Reining in the fiscal deficit
The IMF welcomed the government’s cost-cutting and revenue raising measures for 2015 – intended to rein in the fiscal deficit -including imposing a green tax, acquiring fees from Special Economic Zones (SEZs), raising import duties, a public employment freeze, and better targeting of subsidies.
“However, further fiscal adjustment measures would be needed to place debt ratios firmly on a downward path,” the IMF cautioned.
Moreover, the IMF noted that “the fiscal adjustment envisaged in the 2015 budget will have a mildly negative effect on growth.”
“There is also some upside potential if lower oil prices are sustained. However, with limited policy buffers, the economy is vulnerable to fiscal slippages and inward spillovers. In the event of large fiscal overruns relative to the authorities’ targets, borrowing costs and monetization could increase, which would weaken the external position,” the press release stated.
In addition to the proposed revenue raising – which it suggested would “only have a temporary effect” – the IMF advised that “durable fiscal adjustment, with a focus on expenditure restraint, will be needed to place the public debt-to-GDP ratio on a downward path over the medium term, consistent with the Fiscal Responsibility Law.”
The IMF executive board also welcomed “the authorities’ commitment to avoiding the monetization of the fiscal deficit, which will help direct monetary policy at supporting the exchange rate regime and build buffers.”
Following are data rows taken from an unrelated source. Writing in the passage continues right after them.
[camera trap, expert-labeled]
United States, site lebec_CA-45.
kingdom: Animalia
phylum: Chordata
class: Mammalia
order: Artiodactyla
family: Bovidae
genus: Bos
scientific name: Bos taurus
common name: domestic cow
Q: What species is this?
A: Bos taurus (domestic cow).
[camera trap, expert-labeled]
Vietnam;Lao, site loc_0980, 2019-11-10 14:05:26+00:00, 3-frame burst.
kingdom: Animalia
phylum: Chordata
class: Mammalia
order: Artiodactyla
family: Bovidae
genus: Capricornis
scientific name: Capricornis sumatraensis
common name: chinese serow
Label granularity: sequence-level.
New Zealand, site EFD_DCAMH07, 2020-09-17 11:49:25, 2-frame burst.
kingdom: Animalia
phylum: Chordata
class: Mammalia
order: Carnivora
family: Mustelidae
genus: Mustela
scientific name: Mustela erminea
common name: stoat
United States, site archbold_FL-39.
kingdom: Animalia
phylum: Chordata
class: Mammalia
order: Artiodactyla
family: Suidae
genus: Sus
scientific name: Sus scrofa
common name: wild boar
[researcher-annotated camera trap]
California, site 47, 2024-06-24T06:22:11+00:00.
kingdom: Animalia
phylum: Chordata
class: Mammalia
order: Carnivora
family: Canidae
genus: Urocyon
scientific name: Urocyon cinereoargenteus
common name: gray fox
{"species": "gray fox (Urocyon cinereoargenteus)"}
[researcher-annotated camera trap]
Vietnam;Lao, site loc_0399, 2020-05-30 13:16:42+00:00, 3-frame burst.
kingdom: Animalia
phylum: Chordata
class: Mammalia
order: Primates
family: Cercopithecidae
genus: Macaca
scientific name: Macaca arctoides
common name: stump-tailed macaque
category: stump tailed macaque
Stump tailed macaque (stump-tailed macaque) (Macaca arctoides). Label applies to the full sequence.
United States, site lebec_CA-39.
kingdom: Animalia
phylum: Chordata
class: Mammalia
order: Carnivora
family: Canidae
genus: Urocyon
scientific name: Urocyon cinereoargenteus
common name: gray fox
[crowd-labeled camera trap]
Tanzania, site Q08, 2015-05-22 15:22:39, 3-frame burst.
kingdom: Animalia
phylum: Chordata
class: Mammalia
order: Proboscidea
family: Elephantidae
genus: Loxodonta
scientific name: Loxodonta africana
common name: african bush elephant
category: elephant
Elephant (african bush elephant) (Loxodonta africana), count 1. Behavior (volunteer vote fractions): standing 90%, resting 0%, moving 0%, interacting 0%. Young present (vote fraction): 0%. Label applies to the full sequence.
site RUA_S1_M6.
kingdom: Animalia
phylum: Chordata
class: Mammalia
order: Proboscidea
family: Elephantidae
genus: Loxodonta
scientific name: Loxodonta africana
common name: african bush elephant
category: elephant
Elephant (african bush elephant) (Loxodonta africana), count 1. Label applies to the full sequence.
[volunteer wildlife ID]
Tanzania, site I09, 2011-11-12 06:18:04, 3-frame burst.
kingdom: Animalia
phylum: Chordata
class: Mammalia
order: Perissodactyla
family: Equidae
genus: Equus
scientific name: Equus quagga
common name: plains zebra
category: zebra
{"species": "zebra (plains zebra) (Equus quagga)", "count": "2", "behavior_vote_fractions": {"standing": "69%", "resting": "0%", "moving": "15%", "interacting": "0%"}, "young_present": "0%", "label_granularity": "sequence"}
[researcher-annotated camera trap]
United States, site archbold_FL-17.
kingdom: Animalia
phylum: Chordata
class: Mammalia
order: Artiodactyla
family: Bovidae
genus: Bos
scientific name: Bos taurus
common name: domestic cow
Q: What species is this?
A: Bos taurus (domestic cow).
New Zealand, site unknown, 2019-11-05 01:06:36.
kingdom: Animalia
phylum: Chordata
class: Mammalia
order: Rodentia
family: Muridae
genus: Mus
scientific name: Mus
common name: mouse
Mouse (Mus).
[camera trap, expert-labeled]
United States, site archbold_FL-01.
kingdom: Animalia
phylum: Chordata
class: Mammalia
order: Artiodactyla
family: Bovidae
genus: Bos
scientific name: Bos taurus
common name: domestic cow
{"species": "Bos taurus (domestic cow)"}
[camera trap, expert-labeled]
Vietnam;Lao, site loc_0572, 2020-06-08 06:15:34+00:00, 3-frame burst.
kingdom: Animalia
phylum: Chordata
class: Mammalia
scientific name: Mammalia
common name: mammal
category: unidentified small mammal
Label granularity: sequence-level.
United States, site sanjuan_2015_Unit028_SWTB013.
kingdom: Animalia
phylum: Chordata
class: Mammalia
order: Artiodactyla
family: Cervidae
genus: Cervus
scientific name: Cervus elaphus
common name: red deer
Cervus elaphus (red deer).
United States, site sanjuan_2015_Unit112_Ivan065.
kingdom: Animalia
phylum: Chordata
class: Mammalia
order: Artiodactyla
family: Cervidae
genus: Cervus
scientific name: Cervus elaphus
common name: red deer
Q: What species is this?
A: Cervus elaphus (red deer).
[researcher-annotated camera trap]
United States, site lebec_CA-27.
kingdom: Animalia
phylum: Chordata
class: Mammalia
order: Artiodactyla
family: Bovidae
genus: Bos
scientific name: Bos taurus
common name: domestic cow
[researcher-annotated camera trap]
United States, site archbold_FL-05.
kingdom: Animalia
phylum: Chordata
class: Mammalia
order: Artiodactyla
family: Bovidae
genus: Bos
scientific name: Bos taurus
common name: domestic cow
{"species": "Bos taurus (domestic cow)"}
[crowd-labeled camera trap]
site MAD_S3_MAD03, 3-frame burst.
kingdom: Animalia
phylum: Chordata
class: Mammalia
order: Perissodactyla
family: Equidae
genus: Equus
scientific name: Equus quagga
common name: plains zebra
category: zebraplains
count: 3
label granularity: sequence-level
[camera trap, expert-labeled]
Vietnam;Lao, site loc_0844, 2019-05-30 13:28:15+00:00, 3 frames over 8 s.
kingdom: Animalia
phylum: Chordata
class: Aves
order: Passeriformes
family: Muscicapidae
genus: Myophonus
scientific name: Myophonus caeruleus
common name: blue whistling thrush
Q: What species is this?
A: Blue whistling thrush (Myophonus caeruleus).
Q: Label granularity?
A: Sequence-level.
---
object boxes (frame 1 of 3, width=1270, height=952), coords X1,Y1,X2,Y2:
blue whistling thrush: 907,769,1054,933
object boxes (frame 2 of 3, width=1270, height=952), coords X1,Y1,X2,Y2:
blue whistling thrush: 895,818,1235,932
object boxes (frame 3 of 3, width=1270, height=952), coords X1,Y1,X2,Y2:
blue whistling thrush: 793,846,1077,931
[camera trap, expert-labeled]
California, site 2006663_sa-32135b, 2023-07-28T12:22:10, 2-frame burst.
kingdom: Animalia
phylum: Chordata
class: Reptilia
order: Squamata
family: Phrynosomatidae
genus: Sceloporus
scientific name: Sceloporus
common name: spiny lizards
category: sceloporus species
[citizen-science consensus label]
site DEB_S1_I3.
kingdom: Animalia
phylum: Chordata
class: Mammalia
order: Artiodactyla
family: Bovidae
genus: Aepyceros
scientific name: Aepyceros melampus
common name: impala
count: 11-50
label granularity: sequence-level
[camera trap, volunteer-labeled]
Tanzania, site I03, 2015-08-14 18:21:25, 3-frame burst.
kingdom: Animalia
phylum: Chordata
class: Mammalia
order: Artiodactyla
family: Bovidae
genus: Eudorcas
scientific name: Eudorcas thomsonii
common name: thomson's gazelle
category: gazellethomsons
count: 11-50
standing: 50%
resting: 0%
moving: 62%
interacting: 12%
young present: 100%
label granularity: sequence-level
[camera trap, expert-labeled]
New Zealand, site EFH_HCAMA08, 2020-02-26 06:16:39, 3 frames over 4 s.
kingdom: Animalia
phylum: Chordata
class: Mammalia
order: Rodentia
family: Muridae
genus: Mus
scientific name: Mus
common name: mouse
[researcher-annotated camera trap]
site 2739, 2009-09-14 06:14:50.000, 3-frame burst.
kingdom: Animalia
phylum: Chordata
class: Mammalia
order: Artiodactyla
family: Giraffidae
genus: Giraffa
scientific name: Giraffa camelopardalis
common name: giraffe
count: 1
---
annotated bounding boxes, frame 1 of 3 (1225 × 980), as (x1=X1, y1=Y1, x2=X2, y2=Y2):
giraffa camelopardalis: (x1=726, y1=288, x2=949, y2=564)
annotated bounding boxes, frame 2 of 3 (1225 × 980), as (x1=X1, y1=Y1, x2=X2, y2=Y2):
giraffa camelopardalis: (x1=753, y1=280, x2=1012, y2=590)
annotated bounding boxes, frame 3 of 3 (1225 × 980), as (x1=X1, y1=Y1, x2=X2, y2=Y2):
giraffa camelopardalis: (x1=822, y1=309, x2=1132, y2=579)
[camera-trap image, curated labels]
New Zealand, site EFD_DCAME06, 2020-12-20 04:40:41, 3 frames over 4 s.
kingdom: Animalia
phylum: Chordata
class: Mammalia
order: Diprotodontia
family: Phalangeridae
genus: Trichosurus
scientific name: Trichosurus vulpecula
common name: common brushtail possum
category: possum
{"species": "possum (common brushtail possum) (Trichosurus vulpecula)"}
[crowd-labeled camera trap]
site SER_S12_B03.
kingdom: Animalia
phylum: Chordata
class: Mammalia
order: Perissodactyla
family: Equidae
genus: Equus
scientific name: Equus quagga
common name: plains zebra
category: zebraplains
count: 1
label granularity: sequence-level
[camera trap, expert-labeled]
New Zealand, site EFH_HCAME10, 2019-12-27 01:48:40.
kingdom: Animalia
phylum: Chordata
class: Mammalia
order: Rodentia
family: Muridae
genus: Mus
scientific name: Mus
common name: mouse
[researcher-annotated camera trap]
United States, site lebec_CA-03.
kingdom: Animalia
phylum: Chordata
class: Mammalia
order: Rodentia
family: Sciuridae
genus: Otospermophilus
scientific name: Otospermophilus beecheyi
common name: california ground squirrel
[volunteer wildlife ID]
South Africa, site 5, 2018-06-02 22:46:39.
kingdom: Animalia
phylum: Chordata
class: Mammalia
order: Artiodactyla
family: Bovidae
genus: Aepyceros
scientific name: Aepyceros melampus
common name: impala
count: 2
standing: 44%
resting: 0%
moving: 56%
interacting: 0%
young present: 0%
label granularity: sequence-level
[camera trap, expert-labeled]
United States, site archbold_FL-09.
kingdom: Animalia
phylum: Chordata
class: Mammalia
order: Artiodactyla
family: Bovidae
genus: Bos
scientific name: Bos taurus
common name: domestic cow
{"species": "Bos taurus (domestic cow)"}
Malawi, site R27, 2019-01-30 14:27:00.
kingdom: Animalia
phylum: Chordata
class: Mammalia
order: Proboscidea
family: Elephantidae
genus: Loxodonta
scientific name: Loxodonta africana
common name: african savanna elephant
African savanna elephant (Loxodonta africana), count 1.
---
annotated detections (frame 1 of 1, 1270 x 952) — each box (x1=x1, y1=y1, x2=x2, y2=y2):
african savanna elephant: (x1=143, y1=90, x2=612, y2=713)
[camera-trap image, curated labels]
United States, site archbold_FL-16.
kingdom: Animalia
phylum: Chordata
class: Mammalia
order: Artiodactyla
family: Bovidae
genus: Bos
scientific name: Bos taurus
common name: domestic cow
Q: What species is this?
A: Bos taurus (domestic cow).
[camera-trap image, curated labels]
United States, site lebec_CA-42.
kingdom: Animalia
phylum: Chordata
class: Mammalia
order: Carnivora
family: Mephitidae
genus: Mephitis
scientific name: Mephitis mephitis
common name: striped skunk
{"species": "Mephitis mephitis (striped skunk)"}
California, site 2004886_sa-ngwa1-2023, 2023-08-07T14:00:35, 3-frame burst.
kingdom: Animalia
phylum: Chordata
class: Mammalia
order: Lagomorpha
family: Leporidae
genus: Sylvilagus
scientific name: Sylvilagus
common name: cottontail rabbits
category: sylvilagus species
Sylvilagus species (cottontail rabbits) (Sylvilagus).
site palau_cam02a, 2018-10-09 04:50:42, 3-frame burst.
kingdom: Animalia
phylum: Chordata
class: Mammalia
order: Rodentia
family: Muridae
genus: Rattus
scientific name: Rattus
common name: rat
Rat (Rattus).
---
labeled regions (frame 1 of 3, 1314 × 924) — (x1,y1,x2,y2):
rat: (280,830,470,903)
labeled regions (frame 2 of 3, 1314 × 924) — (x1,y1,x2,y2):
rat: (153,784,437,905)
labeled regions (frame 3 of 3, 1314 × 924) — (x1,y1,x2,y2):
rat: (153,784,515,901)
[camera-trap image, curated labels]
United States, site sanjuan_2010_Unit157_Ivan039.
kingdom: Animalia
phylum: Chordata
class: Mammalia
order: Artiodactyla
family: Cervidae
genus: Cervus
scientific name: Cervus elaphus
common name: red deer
The directors “supported plans to make greater use of market-based financing for government debt, including by developing the government securities market” and welcomed “the improvement in financial soundness indicators, and called for continued efforts to strengthen financial supervision, including measures to ensure uniform high standards for institutions that decide to operate in special economic zones.”
The IMF also suggested the stabilised exchange rate regime was “appropriate for Maldives,” welcomed “the increase in official reserves, and recommended continued strengthening of the official reserves position.”
On key medium-term objectives, the IMF recommended public service delivery and economic diversification and welcomed “proposals for establishing regional hubs and improving inter-island connectivity.”
“Directors stressed that strict ring-fencing of tax exemptions for special economic zones will be necessary to preserve the tax base. They also emphasized that scaling up infrastructure investment should be implemented efficiently in order to boost growth potential,” the press release stated in conclusion.
“Directors welcomed the significant recent improvements in macroeconomic statistics, and encouraged the authorities to continue to strengthen data quality and availability, including adopting a statistics law to enhance data provision, to assist policy decisions.”